[Spatial reasoning question data]
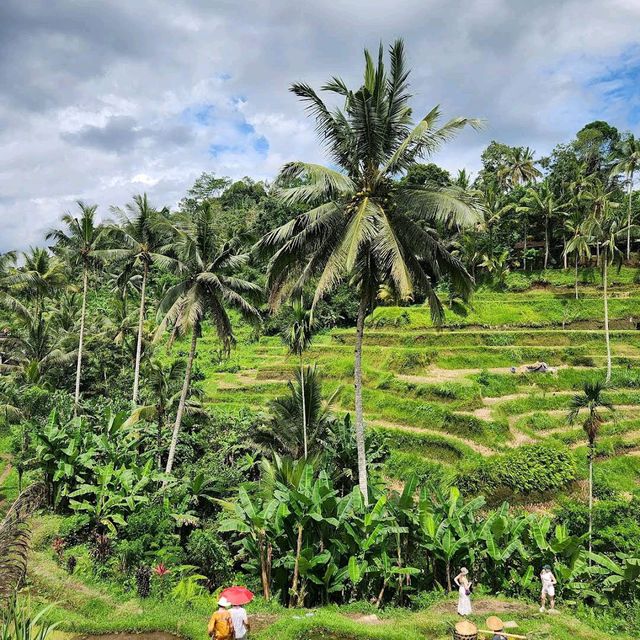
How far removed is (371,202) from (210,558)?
9288 millimetres

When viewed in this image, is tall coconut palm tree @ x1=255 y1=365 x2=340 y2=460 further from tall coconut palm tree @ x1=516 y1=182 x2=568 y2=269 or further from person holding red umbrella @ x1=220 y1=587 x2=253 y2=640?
tall coconut palm tree @ x1=516 y1=182 x2=568 y2=269

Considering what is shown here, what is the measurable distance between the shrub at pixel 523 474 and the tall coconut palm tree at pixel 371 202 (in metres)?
8.21

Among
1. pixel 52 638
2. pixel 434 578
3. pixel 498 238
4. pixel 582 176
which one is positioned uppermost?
pixel 582 176

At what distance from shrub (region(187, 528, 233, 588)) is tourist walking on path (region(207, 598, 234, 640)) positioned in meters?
5.72

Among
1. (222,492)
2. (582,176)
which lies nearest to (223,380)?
(222,492)

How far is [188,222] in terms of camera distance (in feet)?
55.3

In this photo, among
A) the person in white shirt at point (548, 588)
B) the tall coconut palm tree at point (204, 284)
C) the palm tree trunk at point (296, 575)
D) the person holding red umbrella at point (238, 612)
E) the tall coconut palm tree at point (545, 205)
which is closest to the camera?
the person holding red umbrella at point (238, 612)

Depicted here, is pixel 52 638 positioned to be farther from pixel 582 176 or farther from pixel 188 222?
pixel 582 176

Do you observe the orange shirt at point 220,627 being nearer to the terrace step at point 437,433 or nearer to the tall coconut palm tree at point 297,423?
the tall coconut palm tree at point 297,423

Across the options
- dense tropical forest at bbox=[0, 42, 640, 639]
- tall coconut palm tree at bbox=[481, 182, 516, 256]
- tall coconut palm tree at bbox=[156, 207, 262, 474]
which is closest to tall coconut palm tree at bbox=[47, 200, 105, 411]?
dense tropical forest at bbox=[0, 42, 640, 639]

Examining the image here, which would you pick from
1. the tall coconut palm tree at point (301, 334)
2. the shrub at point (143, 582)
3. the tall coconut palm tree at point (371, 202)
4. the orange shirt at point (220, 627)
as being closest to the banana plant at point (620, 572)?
the tall coconut palm tree at point (371, 202)

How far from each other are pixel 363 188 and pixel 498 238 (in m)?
35.8

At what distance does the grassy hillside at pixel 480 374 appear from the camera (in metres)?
20.1

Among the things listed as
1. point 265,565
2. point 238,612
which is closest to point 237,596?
point 238,612
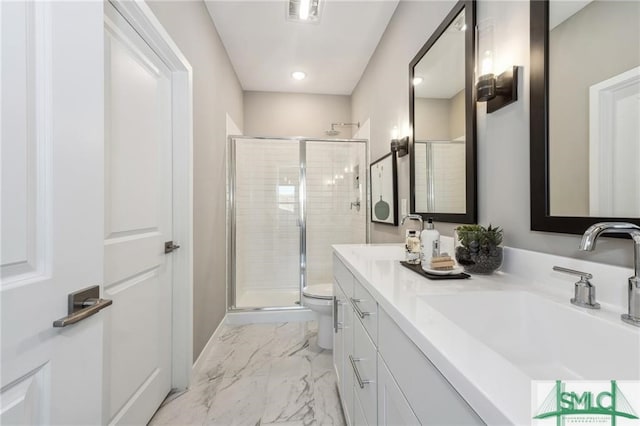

WRITTEN TASK:
From the listing above, copy every line that contains the word "tropical".

RESPONSE:
- dense tropical forest at bbox=[0, 42, 640, 639]
dense tropical forest at bbox=[0, 42, 640, 639]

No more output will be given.